→ Given instruction
Rewrite the data below with every "green grass" changed to "lawn". Keep all other text the same.

→ Input material
----------

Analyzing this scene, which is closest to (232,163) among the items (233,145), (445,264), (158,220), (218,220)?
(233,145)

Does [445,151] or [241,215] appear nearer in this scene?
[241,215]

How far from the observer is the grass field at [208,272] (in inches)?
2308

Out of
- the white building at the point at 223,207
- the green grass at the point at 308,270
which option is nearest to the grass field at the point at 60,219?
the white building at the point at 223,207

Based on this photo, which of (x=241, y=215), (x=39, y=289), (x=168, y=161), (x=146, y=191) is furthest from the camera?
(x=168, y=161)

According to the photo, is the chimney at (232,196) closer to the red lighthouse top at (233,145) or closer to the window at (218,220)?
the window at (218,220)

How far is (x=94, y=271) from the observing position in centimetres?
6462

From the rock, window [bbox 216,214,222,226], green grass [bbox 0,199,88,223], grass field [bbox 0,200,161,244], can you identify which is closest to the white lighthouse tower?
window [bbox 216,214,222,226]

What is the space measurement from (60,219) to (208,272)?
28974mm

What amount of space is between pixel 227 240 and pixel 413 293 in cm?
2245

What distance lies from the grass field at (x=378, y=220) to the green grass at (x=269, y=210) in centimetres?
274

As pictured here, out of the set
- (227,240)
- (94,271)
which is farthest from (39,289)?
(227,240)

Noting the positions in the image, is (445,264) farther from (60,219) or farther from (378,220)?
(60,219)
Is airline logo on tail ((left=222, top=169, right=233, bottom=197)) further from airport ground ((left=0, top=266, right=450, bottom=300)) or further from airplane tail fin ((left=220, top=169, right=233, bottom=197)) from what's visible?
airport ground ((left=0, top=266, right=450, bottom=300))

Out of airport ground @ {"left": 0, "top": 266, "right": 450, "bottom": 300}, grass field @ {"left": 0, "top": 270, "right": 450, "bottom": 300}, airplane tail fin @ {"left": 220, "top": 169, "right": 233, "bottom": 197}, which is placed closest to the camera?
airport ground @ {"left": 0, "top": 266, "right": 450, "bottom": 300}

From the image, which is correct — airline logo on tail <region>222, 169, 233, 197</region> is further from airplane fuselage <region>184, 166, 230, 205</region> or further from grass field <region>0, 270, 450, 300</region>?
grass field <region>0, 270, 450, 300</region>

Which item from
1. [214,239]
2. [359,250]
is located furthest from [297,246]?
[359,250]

----------

→ Final answer
Analyzing this scene, which is closest to (232,163) among the items (233,145), (445,264), (158,220), (218,220)?
(233,145)

Does [445,151] or [241,215] appear nearer in this scene?
[241,215]

How far from the observer is the grass field at [208,272] (in inches)?
2308

Out of
- the white building at the point at 223,207
- the lawn at the point at 308,270
which option is nearest to the grass field at the point at 60,219?
the white building at the point at 223,207

Based on this photo, which of (x=241, y=215), (x=39, y=289), (x=168, y=161), (x=146, y=191) is furthest from the camera?
(x=168, y=161)

According to the photo, is the chimney at (232,196) closer to the red lighthouse top at (233,145) or closer to the window at (218,220)?
the window at (218,220)

How far is (x=94, y=271) from the observing position in centimetres?
6462

From the rock, window [bbox 216,214,222,226], lawn [bbox 0,199,88,223], grass field [bbox 0,200,161,244], can you identify which is closest to the white lighthouse tower?
window [bbox 216,214,222,226]

What is the space measurement from (60,219) to (208,272)?
28974mm

What amount of space is between pixel 227 240 and pixel 413 293 in cm?
2245

What distance lies from the grass field at (x=378, y=220) to the lawn at (x=269, y=210) in centimetres?
274

As pictured here, out of the set
- (227,240)
- (94,271)
which is farthest from (39,289)?
(227,240)

Noting the positions in the image, is (445,264) farther from (60,219) or farther from (378,220)?
(60,219)
Is airline logo on tail ((left=222, top=169, right=233, bottom=197)) further from airport ground ((left=0, top=266, right=450, bottom=300)) or further from airplane tail fin ((left=220, top=169, right=233, bottom=197)) from what's visible?
airport ground ((left=0, top=266, right=450, bottom=300))

Out of airport ground @ {"left": 0, "top": 266, "right": 450, "bottom": 300}, grass field @ {"left": 0, "top": 270, "right": 450, "bottom": 300}, airplane tail fin @ {"left": 220, "top": 169, "right": 233, "bottom": 197}, which is placed closest to the camera?
airport ground @ {"left": 0, "top": 266, "right": 450, "bottom": 300}

From the image, which is correct — airline logo on tail <region>222, 169, 233, 197</region> is further from airplane fuselage <region>184, 166, 230, 205</region> or further from grass field <region>0, 270, 450, 300</region>?
grass field <region>0, 270, 450, 300</region>

Which item from
1. [214,239]
2. [359,250]
is located furthest from [297,246]?
[359,250]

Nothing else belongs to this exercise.